(AVAILABLE DATA)

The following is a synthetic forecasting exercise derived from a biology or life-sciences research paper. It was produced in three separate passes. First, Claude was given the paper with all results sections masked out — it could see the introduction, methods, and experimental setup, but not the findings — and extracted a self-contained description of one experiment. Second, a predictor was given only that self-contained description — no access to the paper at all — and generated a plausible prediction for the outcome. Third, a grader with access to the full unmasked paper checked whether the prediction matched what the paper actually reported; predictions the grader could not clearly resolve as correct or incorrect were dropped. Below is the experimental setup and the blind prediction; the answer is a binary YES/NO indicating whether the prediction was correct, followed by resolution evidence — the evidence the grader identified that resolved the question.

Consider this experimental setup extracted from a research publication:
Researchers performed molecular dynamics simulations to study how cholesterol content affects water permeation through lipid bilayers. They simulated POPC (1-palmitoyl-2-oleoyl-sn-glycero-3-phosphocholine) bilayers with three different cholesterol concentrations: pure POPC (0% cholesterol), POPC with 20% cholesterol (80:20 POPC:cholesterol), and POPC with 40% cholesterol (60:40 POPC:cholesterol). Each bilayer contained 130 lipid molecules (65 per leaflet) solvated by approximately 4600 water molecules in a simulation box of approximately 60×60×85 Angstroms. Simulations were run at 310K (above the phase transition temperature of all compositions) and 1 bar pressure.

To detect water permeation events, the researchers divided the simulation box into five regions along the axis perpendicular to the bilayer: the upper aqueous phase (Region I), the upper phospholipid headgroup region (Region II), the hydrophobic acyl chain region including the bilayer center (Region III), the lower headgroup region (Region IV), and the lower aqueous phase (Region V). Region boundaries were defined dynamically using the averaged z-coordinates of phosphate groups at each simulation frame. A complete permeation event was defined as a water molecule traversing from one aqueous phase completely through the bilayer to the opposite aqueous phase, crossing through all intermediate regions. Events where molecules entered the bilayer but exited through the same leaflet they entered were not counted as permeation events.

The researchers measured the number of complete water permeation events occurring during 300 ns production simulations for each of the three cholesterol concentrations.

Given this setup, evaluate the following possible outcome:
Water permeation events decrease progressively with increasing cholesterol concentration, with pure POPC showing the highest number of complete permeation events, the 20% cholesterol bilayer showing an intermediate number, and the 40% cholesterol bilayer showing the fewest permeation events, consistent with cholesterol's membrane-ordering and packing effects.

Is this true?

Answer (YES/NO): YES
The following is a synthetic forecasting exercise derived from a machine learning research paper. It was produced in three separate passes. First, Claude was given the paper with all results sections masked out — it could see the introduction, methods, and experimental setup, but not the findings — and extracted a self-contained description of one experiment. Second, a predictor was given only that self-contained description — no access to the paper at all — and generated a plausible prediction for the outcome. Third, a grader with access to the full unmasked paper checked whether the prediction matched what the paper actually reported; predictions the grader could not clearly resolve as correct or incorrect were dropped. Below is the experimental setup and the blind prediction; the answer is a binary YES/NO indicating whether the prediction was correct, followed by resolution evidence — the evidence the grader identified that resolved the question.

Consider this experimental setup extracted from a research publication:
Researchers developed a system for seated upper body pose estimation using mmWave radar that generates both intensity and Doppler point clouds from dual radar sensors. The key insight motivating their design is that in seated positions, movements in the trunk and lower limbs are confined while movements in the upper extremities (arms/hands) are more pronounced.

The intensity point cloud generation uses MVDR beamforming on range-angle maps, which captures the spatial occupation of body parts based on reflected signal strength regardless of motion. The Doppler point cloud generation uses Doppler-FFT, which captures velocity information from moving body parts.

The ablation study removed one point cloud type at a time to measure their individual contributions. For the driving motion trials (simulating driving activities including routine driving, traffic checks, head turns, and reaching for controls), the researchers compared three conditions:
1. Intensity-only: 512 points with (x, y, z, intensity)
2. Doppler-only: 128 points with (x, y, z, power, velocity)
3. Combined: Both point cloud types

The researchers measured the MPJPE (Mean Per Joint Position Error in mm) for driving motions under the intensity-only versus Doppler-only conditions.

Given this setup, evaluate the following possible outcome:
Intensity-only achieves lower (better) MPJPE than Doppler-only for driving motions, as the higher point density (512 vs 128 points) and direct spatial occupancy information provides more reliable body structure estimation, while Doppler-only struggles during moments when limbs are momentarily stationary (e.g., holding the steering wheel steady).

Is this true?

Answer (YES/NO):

(End AVAILABLE DATA)

PROBLEM TO WORK ON: Each line of the data must be set down again as it is.

EXERCISE SOLUTION:
The following is a synthetic forecasting exercise derived from a biology or life-sciences research paper. It was produced in three separate passes. First, Claude was given the paper with all results sections masked out — it could see the introduction, methods, and experimental setup, but not the findings — and extracted a self-contained description of one experiment. Second, a predictor was given only that self-contained description — no access to the paper at all — and generated a plausible prediction for the outcome. Third, a grader with access to the full unmasked paper checked whether the prediction matched what the paper actually reported; predictions the grader could not clearly resolve as correct or incorrect were dropped. Below is the experimental setup and the blind prediction; the answer is a binary YES/NO indicating whether the prediction was correct, followed by resolution evidence — the evidence the grader identified that resolved the question.

Consider this experimental setup extracted from a research publication:
Researchers performed molecular dynamics simulations to study how cholesterol content affects water permeation through lipid bilayers. They simulated POPC (1-palmitoyl-2-oleoyl-sn-glycero-3-phosphocholine) bilayers with three different cholesterol concentrations: pure POPC (0% cholesterol), POPC with 20% cholesterol (80:20 POPC:cholesterol), and POPC with 40% cholesterol (60:40 POPC:cholesterol). Each bilayer contained 130 lipid molecules (65 per leaflet) solvated by approximately 4600 water molecules in a simulation box of approximately 60×60×85 Angstroms. Simulations were run at 310K (above the phase transition temperature of all compositions) and 1 bar pressure.

To detect water permeation events, the researchers divided the simulation box into five regions along the axis perpendicular to the bilayer: the upper aqueous phase (Region I), the upper phospholipid headgroup region (Region II), the hydrophobic acyl chain region including the bilayer center (Region III), the lower headgroup region (Region IV), and the lower aqueous phase (Region V). Region boundaries were defined dynamically using the averaged z-coordinates of phosphate groups at each simulation frame. A complete permeation event was defined as a water molecule traversing from one aqueous phase completely through the bilayer to the opposite aqueous phase, crossing through all intermediate regions. Events where molecules entered the bilayer but exited through the same leaflet they entered were not counted as permeation events.

The researchers measured the number of complete water permeation events occurring during 300 ns production simulations for each of the three cholesterol concentrations.

Given this setup, evaluate the following possible outcome:
Water permeation events decrease progressively with increasing cholesterol concentration, with pure POPC showing the highest number of complete permeation events, the 20% cholesterol bilayer showing an intermediate number, and the 40% cholesterol bilayer showing the fewest permeation events, consistent with cholesterol's membrane-ordering and packing effects.

Is this true?

Answer (YES/NO): YES
The following is a synthetic forecasting exercise derived from a machine learning research paper. It was produced in three separate passes. First, Claude was given the paper with all results sections masked out — it could see the introduction, methods, and experimental setup, but not the findings — and extracted a self-contained description of one experiment. Second, a predictor was given only that self-contained description — no access to the paper at all — and generated a plausible prediction for the outcome. Third, a grader with access to the full unmasked paper checked whether the prediction matched what the paper actually reported; predictions the grader could not clearly resolve as correct or incorrect were dropped. Below is the experimental setup and the blind prediction; the answer is a binary YES/NO indicating whether the prediction was correct, followed by resolution evidence — the evidence the grader identified that resolved the question.

Consider this experimental setup extracted from a research publication:
Researchers developed a system for seated upper body pose estimation using mmWave radar that generates both intensity and Doppler point clouds from dual radar sensors. The key insight motivating their design is that in seated positions, movements in the trunk and lower limbs are confined while movements in the upper extremities (arms/hands) are more pronounced.

The intensity point cloud generation uses MVDR beamforming on range-angle maps, which captures the spatial occupation of body parts based on reflected signal strength regardless of motion. The Doppler point cloud generation uses Doppler-FFT, which captures velocity information from moving body parts.

The ablation study removed one point cloud type at a time to measure their individual contributions. For the driving motion trials (simulating driving activities including routine driving, traffic checks, head turns, and reaching for controls), the researchers compared three conditions:
1. Intensity-only: 512 points with (x, y, z, intensity)
2. Doppler-only: 128 points with (x, y, z, power, velocity)
3. Combined: Both point cloud types

The researchers measured the MPJPE (Mean Per Joint Position Error in mm) for driving motions under the intensity-only versus Doppler-only conditions.

Given this setup, evaluate the following possible outcome:
Intensity-only achieves lower (better) MPJPE than Doppler-only for driving motions, as the higher point density (512 vs 128 points) and direct spatial occupancy information provides more reliable body structure estimation, while Doppler-only struggles during moments when limbs are momentarily stationary (e.g., holding the steering wheel steady).

Is this true?

Answer (YES/NO):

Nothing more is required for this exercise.